### GIVEN PROBLEM
Rewrite all of the rows below, substituting "fallen log" for every occurrence of "driftwood" and leaving the rest unchanged.

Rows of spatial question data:

*****

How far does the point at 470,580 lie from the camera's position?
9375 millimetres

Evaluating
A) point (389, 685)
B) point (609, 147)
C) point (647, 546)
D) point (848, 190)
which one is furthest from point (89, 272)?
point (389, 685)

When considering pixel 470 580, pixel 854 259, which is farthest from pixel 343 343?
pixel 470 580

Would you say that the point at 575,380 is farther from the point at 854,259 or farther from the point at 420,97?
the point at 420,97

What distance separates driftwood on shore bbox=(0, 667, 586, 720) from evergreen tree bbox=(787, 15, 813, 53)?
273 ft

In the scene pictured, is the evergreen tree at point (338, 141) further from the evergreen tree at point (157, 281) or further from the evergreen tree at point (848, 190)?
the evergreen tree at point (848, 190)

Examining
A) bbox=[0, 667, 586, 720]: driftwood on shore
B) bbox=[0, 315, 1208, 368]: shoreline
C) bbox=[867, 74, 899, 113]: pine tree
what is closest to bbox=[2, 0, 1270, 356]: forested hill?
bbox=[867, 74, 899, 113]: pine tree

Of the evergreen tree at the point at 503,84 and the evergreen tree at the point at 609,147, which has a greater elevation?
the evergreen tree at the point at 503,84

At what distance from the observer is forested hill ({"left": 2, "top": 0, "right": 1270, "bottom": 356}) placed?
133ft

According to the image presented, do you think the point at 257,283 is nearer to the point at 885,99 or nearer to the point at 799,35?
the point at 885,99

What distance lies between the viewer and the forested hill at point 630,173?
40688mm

*****

### OUTPUT OF THE TASK
How far does the point at 470,580 lie from the camera's position?
9375 millimetres

Evaluating
A) point (389, 685)
B) point (609, 147)
C) point (647, 546)
D) point (848, 190)
which one is furthest from point (89, 272)?
point (389, 685)

When considering pixel 470 580, pixel 854 259, which is farthest from pixel 343 343?
pixel 470 580

Would you say that the point at 575,380 is farther from the point at 854,259 or farther from the point at 420,97?
the point at 420,97

What distance separates fallen log on shore bbox=(0, 667, 586, 720) from evergreen tree bbox=(787, 15, 813, 53)?
273 ft

In the scene pictured, is the evergreen tree at point (338, 141) further from the evergreen tree at point (157, 281) or further from the evergreen tree at point (848, 190)?
the evergreen tree at point (848, 190)

Examining
A) bbox=[0, 667, 586, 720]: fallen log on shore
B) bbox=[0, 315, 1208, 368]: shoreline
C) bbox=[867, 74, 899, 113]: pine tree
what is closest to bbox=[2, 0, 1270, 356]: forested hill?
bbox=[867, 74, 899, 113]: pine tree

Of the evergreen tree at the point at 503,84 and the evergreen tree at the point at 609,147, which has a greater elevation?
the evergreen tree at the point at 503,84

At what distance from the observer is forested hill ({"left": 2, "top": 0, "right": 1270, "bottom": 356}) placed?
133ft

According to the image presented, do you think the point at 257,283 is nearer to the point at 885,99 or nearer to the point at 799,35?
the point at 885,99

What distance lies between the viewer and the forested hill at point 630,173?
40688mm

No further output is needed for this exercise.